→ **Things to do**
**A.** From the esophageal cancer overview, write out everything from "Esophageal cancer can" down to "coughing or hoarseness.".
**B.** Sum up the esophageal cancer overview in two sentences.

Esophageal Cancer: An Aggressive Cancer

Esophageal cancer is a type of cancer that starts in the cells that line the inner esophagus. The esophagus is a muscular tube that carries food from the throat to the stomach to be digested. This type of cancer can occur anywhere in the esophagus, but is most commonly found in the lower esophagus in people who develop it in the United States. Esophageal cancer in the United States is quite rare; it makes up about 1 percent of all cancers diagnosed in the U.S. It is more common in northern China, Iran, southern Africa, and India.


Key statistics for esophageal cancer:

·         It is estimated that for 2015 in the United States, there will be about 16,980 new esophageal cancer cases diagnosed and about 15,590 deaths from esophageal cancer.

·         Esophageal cancer is 3 to 4 times more common among men than among women.

·         The lifetime risk of esophageal cancer in the United States is about 1 in 125 in men and about 1 in 435 in women.

·         Squamous cell carcinoma is the most common type of cancer of the esophagus among African Americans, while adenocarcinoma is more common in whites.

·         About 20% of patients survive at least 5 years after diagnosis.

·         Used to be more common in African Americans than Caucasians, but it is now about equally as common.

Esophageal cancer can be difficult to diagnose because there are no early signs or symptoms. It is more likely to be discovered in a more advanced stage. When people do experience signs and symptoms of esophageal cancer, they may include difficulty swallowing, unintentional weight loss, chest pain, pressure or burning, indigestion or heartburn that keeps getting worse, coughing or hoarseness.

(Records taken from a dataset)
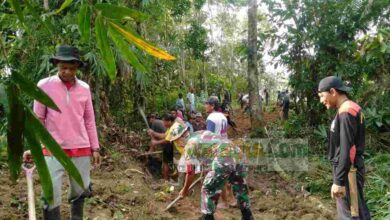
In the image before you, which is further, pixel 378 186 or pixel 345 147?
pixel 378 186

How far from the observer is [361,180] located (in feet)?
10.8

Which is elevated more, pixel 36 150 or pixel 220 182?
pixel 36 150

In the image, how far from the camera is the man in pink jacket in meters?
2.81

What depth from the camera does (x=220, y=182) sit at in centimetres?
412

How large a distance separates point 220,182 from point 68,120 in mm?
1787

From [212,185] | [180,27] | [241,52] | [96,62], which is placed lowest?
[212,185]

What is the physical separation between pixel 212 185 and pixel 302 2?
6.97 meters

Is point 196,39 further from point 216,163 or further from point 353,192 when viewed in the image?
point 353,192

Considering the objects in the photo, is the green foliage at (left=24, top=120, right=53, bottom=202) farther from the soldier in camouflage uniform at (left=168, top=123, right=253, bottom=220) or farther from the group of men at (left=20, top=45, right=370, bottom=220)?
the soldier in camouflage uniform at (left=168, top=123, right=253, bottom=220)

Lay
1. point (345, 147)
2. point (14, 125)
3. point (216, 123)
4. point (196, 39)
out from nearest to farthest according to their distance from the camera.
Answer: point (14, 125) < point (345, 147) < point (216, 123) < point (196, 39)

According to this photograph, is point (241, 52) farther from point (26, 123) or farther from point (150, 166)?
point (26, 123)

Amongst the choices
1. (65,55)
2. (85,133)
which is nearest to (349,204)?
(85,133)

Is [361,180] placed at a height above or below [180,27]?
below

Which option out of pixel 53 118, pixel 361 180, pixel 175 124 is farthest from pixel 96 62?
pixel 361 180
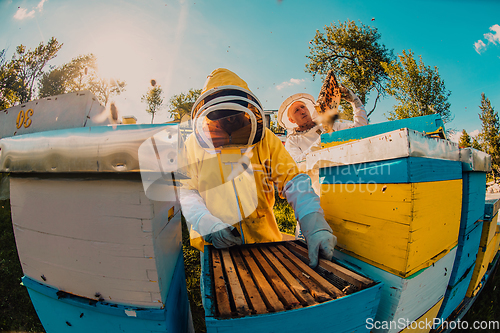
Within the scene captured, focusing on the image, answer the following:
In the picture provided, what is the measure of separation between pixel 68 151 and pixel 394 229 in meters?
1.59

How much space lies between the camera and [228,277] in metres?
1.04

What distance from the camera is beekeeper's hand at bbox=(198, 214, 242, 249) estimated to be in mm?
1439

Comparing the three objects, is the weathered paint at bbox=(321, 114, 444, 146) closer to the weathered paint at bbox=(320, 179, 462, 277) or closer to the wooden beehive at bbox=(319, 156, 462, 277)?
the wooden beehive at bbox=(319, 156, 462, 277)

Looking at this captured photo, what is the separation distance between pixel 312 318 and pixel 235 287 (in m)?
0.35

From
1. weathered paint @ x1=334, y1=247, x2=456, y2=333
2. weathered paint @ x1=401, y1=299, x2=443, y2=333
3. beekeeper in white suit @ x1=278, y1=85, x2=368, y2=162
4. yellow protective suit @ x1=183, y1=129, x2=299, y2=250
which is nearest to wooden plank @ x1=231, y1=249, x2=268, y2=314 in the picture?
yellow protective suit @ x1=183, y1=129, x2=299, y2=250

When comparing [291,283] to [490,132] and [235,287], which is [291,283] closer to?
[235,287]

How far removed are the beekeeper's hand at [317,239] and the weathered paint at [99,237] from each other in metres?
0.82

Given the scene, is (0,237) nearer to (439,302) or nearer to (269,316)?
(269,316)

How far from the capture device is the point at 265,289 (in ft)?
3.12

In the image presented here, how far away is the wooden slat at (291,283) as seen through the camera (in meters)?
0.87

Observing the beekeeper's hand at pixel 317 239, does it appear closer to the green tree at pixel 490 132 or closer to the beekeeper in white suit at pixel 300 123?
the beekeeper in white suit at pixel 300 123

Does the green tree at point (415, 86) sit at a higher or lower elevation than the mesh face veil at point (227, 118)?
higher

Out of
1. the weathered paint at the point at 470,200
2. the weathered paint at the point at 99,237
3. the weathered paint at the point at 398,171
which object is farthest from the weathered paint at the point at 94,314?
the weathered paint at the point at 470,200

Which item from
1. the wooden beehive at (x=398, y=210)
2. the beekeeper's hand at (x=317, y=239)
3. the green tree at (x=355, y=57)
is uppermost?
the green tree at (x=355, y=57)
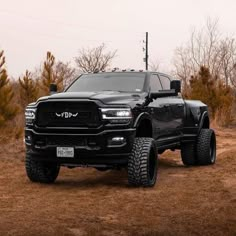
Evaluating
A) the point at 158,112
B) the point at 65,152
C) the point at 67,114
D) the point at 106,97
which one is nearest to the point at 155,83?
the point at 158,112

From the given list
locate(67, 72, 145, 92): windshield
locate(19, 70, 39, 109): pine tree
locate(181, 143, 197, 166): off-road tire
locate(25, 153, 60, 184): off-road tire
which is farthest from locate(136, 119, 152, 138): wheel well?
locate(19, 70, 39, 109): pine tree

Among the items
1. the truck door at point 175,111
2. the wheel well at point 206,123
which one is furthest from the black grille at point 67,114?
the wheel well at point 206,123

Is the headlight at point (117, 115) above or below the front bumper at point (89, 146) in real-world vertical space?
above

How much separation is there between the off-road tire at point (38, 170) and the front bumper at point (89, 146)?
575 mm

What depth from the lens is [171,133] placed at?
9273 millimetres

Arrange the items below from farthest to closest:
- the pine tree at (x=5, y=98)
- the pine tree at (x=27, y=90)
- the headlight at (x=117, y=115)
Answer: the pine tree at (x=27, y=90) < the pine tree at (x=5, y=98) < the headlight at (x=117, y=115)

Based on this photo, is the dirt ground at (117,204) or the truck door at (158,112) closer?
the dirt ground at (117,204)

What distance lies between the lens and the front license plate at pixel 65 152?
719 centimetres

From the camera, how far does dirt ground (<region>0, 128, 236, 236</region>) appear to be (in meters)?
5.12

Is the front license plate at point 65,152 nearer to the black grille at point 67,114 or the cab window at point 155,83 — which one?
the black grille at point 67,114

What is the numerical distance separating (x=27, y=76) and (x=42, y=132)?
17265mm

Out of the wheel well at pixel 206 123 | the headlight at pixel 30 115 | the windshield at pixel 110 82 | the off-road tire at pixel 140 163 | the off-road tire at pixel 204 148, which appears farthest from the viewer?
the wheel well at pixel 206 123

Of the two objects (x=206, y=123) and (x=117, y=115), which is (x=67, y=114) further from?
(x=206, y=123)

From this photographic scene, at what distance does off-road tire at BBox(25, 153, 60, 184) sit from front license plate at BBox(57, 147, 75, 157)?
670 millimetres
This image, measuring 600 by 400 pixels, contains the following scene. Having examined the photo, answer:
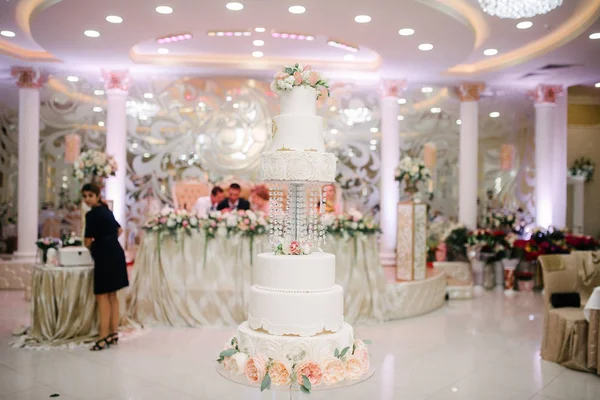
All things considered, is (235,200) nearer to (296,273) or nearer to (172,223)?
(172,223)

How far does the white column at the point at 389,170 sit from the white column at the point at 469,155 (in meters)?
1.35

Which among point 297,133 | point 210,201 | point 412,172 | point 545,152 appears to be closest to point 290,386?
point 297,133

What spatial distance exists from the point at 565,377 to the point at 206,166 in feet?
26.2

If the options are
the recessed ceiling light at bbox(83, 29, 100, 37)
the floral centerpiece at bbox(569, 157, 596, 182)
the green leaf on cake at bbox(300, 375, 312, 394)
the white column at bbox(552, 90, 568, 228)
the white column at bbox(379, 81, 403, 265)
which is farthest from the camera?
the floral centerpiece at bbox(569, 157, 596, 182)

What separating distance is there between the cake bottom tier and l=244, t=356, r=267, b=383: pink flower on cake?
0.17 meters

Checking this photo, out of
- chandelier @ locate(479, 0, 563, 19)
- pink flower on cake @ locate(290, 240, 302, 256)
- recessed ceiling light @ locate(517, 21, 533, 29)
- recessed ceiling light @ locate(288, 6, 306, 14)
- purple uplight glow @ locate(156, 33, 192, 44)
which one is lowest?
pink flower on cake @ locate(290, 240, 302, 256)

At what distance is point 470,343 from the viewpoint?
279 inches

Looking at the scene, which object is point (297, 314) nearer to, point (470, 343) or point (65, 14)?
point (470, 343)

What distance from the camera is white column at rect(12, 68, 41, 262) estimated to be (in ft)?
35.8

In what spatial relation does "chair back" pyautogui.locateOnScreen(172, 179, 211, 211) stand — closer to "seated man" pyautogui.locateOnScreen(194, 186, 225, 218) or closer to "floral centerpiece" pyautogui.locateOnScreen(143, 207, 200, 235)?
"seated man" pyautogui.locateOnScreen(194, 186, 225, 218)

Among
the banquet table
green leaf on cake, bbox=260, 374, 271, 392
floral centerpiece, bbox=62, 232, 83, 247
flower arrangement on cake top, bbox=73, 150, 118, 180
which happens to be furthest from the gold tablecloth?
green leaf on cake, bbox=260, 374, 271, 392

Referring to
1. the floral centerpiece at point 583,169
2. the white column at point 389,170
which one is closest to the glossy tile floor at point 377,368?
the white column at point 389,170

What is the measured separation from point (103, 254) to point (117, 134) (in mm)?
5169

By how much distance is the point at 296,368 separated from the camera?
3.99 metres
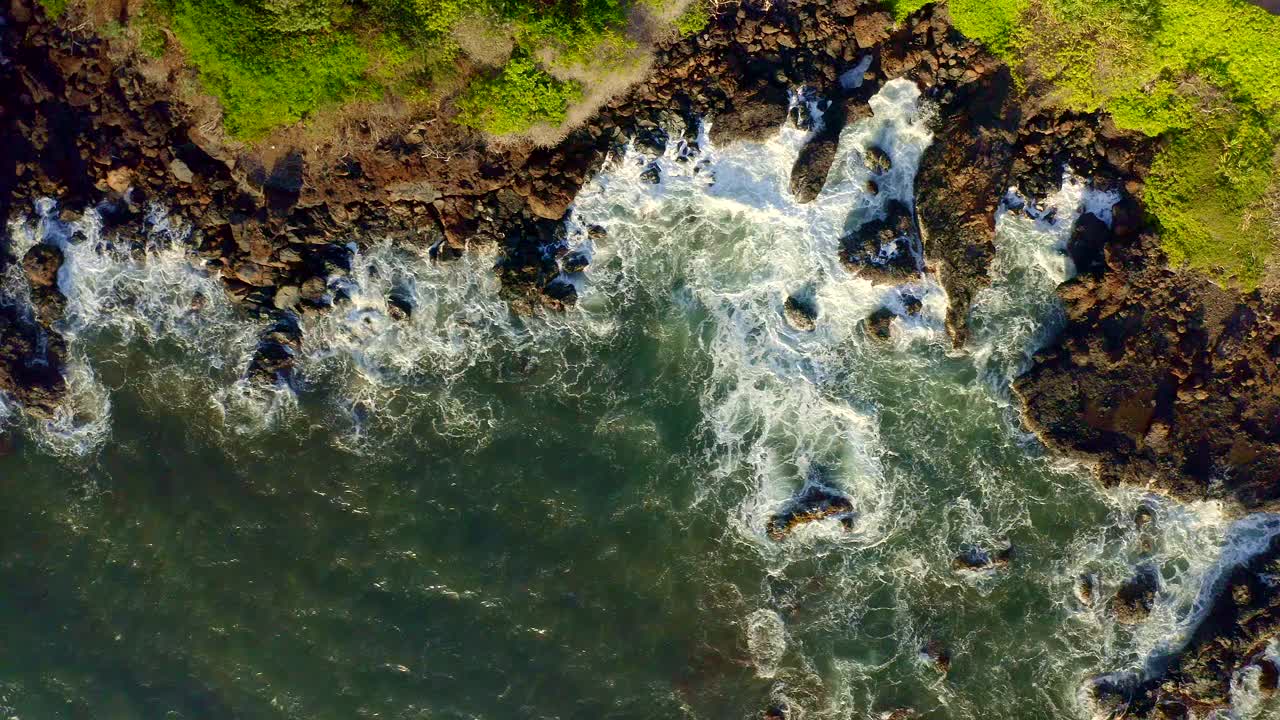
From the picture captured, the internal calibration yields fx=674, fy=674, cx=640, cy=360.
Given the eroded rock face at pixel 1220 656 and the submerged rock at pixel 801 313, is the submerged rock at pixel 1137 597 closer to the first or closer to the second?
the eroded rock face at pixel 1220 656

→ **Solutions in order**
**A.**
Esophageal cancer can be difficult to diagnose because there are no early signs or symptoms. It is more likely to be discovered in a more advanced stage. When people do experience signs and symptoms of esophageal cancer, they may include difficulty swallowing, unintentional weight loss, chest pain, pressure or burning, indigestion or heartburn that keeps getting worse, coughing or hoarseness.

**B.** Esophageal cancer begins in the cells lining the inner esophagus, the muscular tube that carries food from the throat to the stomach, and it is rare in the United States, where it makes up about 1 percent of diagnosed cancers. It is 3 to 4 times more common in men than in women, only about 20% of patients survive at least 5 years after diagnosis, and it is hard to diagnose because there are no early signs or symptoms.